A middleman in the great internet copyright debate
Robert Levine is attacked on all sides in the polarised online piracy debate because he’s so reasonable
Going by his previous jobs, you might guess that Robert Levine, a former executive editor at Wired and Billboard magazine, might have an intriguing perspective on managing copyright and piracy on the internet.
And that proved to be the case when, in 2011, he published what he cheerfully admits is a “provocatively titled” book, Free Ride: how digital parasites are destroying the culture business, and how the culture business can fight back.

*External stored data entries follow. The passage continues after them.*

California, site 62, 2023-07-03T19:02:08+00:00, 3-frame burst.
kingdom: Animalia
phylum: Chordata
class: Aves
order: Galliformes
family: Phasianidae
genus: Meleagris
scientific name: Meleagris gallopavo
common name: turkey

“A book called A Middle Ground View of Copyright and Piracy wouldn’t sell very much,” he says with a laugh when we met this week, and he wanted to be more pugnacious, though he acknowledges that the title of his book will rile and put off some people from the very start.
“I just hope people read the book so they see what it’s really about” – which is an impassioned plea for finding a way to protect the rights of content makers online in a debate that is generally dominated by technology industry pundits on one side and the content industry itself on the other.
His argument for a more nuanced middle ground, which he will expound on when he visits Dublin this week, is challenging, heartfelt and a useful addition to a debate that has already produced some of the net’s epic, global legal battles such as the mass online rally against proposed international copyright treaties SOPA (which he thinks was a poorly drafted attempt to improve copyright protections and fight piracy) and ACTA (which he thinks was generally OK but doomed as it followed so closely on the heels of the net community excoriation of SOPA).
Such a position alone will be a red rag to many internet campaigners, but interestingly, there are those, such as The Net Delusion author Evgeny Morozov, who reviewed the book and noted that it added some important arguments to this fraught area.
“His basic insight, that Silicon Valley’s penchant for experimentation may inadvertently hurt the culture industry, is correct,” wrote Morozov in the Observer.
The fact that Silicon Valley types – of technology, rather than media or cultural or content backgrounds – dominate the copyright discussion is one of Levine’s bugbears.
Speaking on the phone from Berlin, where he is now based, Levine says the majority of the population online in, say, 1995 – around the time when the internet began to take off as a public rather than private phenomenon – would have had pretty much the same political and social point of view.